PERALTA: Maria says her son-in-law is a good, loving father who has nothing to do with gangs. Like most of the other people in this story, she's asked us to use only her first name because she fears government retribution. Maria says police picked him up last April, saying a neighbor reported him as a gang member. That day, 10 months ago, was the last time she heard his voice.
MARIA: (Speaking Spanish).
PERALTA: She sleeps here every Monday through Friday. The sidewalk is stacked with the floor mats and the pieces of cardboard they sleep on. Without warning, usually in the middle of night, buses pull up in front of the prison, or sometimes, the doors of the prison swing open, and young men stumble out.
MARIA: (Through interpreter) They come out disoriented. Some don't even recognize their mothers. It's like their world closed, and they don't even realize they're alive.

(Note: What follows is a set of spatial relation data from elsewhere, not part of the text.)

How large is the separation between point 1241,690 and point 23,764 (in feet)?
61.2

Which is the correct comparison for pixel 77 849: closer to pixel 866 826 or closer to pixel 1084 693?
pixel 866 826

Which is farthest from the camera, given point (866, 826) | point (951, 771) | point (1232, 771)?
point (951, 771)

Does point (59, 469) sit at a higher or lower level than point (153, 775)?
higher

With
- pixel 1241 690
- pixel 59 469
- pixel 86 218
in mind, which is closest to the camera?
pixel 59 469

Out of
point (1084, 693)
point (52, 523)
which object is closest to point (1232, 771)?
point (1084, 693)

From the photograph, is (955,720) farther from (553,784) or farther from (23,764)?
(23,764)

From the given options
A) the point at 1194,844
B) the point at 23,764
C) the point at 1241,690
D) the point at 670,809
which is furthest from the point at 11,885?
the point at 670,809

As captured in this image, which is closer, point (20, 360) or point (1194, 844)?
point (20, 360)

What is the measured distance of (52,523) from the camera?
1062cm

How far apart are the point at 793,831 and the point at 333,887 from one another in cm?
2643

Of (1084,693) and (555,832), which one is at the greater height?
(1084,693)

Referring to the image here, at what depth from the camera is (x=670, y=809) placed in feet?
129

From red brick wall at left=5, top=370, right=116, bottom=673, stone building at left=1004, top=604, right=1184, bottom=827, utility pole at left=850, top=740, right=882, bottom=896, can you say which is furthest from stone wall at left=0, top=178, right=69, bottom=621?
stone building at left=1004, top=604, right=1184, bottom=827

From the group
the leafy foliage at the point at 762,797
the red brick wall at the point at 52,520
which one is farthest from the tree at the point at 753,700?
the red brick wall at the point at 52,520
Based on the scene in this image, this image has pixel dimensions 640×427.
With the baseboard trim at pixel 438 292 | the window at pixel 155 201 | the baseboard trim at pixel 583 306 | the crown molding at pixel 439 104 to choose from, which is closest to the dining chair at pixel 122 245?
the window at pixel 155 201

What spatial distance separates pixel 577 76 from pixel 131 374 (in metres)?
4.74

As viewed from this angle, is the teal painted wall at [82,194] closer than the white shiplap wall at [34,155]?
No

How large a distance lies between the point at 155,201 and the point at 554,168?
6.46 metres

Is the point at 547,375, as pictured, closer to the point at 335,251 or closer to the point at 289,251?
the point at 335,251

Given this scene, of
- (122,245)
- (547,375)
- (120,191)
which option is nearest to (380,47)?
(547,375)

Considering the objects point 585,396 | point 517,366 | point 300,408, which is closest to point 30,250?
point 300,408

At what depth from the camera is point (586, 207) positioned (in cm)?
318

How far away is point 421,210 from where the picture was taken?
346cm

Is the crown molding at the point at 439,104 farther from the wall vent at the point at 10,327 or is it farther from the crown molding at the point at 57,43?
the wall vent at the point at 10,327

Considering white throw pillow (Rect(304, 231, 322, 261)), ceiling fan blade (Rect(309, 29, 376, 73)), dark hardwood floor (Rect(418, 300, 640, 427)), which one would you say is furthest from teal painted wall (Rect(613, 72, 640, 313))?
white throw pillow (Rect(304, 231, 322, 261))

PERALTA: When you walk into the office of defense attorney Lucrecia Landaverde, her waiting room is full of clients asking about their loved ones. Unfortunately, she says, there's very little she can do to help because the judicial system in El Salvador has completely changed.
LUCRECIA LANDAVERDE: (Speaking Spanish).
PERALTA: "In El Salvador, the presumption of innocence no longer exists," she says. For almost a year now, the government has suspended some of the most basic civil rights.
LANDAVERDE: (Through interpreter) Now, you're guilty unless you prove you're innocent. But I also make it impossible for you to prove you're innocent.
PERALTA: The current state of exception in El Salvador allows the government to hold anyone for two years without charges. In proceedings that are closed to the public, she's seen 400 people tried at the same time. It's so chaotic that some of her clients have found out their loved ones are dead months after they died in custody. Over the past year, she says her office has been full of desperate family members. She remembers one woman who came in carrying three grandbabies. Two of her daughters, she says, were imprisoned.
LANDAVERDE: (Speaking Spanish).
PERALTA: "The woman," she says, "would put the babies to her breasts so they could at least stop crying."
LANDAVERDE: (Through interpreter) That broke my heart. It broke my heart because those babies are human beings, because they deserve the protection of the state and precisely because the government promised children would now be born to a caring society, and yet they take their parents.
PERALTA: I return to the prison in the middle of the night. I meet Rosa, who says her son was a drunk but not a criminal. I meet Teresa, whose son ran a gas delivery company. A jealous neighbor called the police, she says, and now he's been gone for eight months. Elena says her son was running an errand and never came back. She's been here every day for nine months.
ELENA: (Speaking Spanish).
PERALTA: She's been to the prosecutor's office, to the police, to lawyers, to the prisons, and no one has told her anything about her son.
ELENA: (Speaking Spanish).
PERALTA: "It's like he's been kidnapped."
As we talk, the door to the prison opens.
(APPLAUSE)
PERALTA: So right now, they're releasing inmates one by one. They come out dressed in white T-shirts and white shorts. And as they come out, people clap.
(APPLAUSE)
PERALTA: The former inmates cry and hug. One of them doesn't want to hold his toddler son because he feels dirty. The men say they've been warned not to talk to reporters, so they stay quiet. And for a moment, the moms breathe easy. But today, the state only releases six inmates. Elena's son was not one of them. The worst part, she repeats, is not knowing anything.
ELENA: (Speaking Spanish).
PERALTA: "The uncertainty is killing us," she says. "It's killing us day by day."